**Entries:**
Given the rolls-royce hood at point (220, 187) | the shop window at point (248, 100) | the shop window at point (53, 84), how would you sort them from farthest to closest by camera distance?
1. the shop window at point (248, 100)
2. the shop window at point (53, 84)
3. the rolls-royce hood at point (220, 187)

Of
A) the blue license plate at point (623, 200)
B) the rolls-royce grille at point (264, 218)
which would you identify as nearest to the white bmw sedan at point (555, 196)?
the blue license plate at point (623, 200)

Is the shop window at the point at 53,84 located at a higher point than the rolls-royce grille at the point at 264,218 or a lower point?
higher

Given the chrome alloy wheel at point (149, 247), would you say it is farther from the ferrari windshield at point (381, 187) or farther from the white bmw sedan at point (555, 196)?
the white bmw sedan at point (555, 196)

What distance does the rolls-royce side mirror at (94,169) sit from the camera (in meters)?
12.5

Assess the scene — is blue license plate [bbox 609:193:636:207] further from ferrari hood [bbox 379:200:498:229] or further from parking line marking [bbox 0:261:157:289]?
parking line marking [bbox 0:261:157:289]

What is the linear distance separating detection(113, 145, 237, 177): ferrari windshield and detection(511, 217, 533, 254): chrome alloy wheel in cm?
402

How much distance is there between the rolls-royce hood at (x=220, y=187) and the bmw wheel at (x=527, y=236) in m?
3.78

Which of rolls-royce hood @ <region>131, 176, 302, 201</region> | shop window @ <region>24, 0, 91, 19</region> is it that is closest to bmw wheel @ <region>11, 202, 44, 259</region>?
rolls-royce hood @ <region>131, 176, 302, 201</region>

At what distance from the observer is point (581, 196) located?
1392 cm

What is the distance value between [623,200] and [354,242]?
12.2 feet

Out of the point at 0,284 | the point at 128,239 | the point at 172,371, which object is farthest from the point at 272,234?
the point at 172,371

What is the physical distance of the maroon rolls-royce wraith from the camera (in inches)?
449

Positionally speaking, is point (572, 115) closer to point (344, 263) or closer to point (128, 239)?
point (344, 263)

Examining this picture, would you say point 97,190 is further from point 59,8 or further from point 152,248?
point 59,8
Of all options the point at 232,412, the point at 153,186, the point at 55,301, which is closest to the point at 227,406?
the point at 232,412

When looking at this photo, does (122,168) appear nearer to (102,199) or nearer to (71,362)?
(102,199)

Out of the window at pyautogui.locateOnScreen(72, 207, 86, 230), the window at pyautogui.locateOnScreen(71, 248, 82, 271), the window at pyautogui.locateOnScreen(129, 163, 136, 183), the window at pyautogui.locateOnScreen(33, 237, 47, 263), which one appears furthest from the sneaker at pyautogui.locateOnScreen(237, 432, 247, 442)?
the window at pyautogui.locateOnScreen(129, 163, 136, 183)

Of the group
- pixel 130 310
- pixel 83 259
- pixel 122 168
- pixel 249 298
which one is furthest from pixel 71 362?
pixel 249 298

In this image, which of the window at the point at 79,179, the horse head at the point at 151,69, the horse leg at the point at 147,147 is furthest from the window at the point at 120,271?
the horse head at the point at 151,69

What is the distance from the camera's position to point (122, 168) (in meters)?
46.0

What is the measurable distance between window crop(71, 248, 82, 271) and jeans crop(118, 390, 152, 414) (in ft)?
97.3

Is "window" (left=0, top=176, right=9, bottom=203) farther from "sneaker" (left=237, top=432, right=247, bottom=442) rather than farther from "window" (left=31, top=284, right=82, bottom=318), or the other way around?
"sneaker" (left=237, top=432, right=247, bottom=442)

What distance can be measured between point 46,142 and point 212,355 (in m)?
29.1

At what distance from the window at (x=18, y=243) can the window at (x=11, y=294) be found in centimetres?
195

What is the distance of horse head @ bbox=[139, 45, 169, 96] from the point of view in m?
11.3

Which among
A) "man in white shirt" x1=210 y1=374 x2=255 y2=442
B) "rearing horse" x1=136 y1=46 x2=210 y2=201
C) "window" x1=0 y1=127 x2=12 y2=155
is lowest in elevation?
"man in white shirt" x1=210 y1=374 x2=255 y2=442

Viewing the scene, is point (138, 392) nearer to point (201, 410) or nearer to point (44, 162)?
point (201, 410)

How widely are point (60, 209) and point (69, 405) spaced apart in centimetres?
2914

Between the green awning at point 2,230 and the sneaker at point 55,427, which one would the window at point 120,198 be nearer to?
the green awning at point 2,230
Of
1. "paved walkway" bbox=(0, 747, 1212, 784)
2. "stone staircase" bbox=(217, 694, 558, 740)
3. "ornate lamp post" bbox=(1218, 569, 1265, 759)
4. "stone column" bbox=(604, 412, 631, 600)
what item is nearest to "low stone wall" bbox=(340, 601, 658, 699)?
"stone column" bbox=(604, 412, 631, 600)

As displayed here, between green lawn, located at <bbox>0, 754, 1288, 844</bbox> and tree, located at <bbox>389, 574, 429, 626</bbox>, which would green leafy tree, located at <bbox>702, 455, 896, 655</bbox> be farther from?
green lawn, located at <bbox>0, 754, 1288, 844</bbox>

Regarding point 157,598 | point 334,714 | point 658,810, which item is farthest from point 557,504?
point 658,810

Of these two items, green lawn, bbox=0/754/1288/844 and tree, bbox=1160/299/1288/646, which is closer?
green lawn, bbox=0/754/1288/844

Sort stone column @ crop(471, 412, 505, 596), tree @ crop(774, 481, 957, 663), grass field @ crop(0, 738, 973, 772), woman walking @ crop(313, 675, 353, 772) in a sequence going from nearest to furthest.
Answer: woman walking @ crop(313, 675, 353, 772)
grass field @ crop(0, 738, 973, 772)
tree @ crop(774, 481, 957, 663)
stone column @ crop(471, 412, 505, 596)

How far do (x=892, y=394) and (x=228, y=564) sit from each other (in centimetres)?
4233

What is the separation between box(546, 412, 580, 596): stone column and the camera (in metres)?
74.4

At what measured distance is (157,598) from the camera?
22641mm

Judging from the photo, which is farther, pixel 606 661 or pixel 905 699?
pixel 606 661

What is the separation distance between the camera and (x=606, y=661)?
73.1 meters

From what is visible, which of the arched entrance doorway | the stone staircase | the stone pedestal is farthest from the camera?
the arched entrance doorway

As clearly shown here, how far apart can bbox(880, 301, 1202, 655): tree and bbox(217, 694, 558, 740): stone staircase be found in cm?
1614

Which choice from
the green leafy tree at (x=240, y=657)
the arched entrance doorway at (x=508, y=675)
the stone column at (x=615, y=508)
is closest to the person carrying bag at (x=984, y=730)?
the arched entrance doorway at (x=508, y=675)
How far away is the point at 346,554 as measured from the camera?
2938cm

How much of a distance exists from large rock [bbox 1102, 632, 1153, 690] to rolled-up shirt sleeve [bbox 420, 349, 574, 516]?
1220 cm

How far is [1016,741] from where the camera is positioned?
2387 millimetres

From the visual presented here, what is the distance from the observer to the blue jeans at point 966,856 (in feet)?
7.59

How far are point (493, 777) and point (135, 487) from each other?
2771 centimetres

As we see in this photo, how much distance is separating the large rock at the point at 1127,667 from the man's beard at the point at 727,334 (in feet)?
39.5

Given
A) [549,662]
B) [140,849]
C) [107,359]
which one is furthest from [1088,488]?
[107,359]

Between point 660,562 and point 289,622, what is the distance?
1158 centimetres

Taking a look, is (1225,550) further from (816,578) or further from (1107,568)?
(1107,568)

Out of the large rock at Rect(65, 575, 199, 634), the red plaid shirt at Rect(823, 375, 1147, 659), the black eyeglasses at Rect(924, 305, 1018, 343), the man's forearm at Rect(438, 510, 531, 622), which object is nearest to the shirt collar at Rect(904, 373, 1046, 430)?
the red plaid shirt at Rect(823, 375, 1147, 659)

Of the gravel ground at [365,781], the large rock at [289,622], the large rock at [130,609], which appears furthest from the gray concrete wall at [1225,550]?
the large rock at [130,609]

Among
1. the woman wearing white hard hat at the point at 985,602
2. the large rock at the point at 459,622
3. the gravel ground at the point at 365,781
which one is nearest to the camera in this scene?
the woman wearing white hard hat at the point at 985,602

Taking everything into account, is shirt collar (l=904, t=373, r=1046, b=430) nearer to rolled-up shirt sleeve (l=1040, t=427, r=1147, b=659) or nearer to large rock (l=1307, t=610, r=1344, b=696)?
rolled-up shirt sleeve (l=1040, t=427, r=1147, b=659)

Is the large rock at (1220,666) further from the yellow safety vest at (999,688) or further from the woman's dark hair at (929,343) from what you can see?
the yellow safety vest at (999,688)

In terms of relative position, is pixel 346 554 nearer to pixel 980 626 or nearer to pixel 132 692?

**Requirement:** Repeat exactly, and only, the lines from the one containing "How far away" through the end of the material.

**Solution to this problem:**
How far away is the point at 346,554 as measured from the camera?
2938cm

How much of a distance exists from large rock [bbox 1102, 632, 1153, 690] to rolled-up shirt sleeve [bbox 420, 349, 574, 516]?
1220 cm

How far is [1016,741] from where the camera is positioned?
2387 millimetres

From the visual presented here, what is the distance from the observer to the blue jeans at point 966,856 (in feet)?
7.59

How far are point (493, 777) and point (135, 487) from each other?
2771 centimetres

As we see in this photo, how much distance is separating the large rock at the point at 1127,667 from the man's beard at the point at 727,334 (in feet)?
39.5

Given
A) [549,662]
B) [140,849]
C) [107,359]
which one is furthest from [1088,488]?
[107,359]

Between point 660,562 and point 289,622, what is the distance?
1158 centimetres

Taking a look, is (1225,550) further from (816,578) or further from (1107,568)?
(1107,568)

Out of the large rock at Rect(65, 575, 199, 634), the red plaid shirt at Rect(823, 375, 1147, 659), the black eyeglasses at Rect(924, 305, 1018, 343), the man's forearm at Rect(438, 510, 531, 622), which object is nearest to the shirt collar at Rect(904, 373, 1046, 430)?
the red plaid shirt at Rect(823, 375, 1147, 659)

Of the gravel ground at [365,781], the large rock at [289,622], the large rock at [130,609], which appears furthest from the gray concrete wall at [1225,550]?
the large rock at [130,609]

Among
1. the woman wearing white hard hat at the point at 985,602
2. the large rock at the point at 459,622
3. the gravel ground at the point at 365,781
which one is nearest to the camera in this scene?
the woman wearing white hard hat at the point at 985,602

Taking everything into account, is shirt collar (l=904, t=373, r=1046, b=430) nearer to rolled-up shirt sleeve (l=1040, t=427, r=1147, b=659) or nearer to large rock (l=1307, t=610, r=1344, b=696)?
rolled-up shirt sleeve (l=1040, t=427, r=1147, b=659)

Is the large rock at (1220,666) further from the yellow safety vest at (999,688) or further from the woman's dark hair at (929,343) from what you can see?
the yellow safety vest at (999,688)

In terms of relative position, is pixel 346 554 nearer to pixel 980 626 or nearer to pixel 132 692?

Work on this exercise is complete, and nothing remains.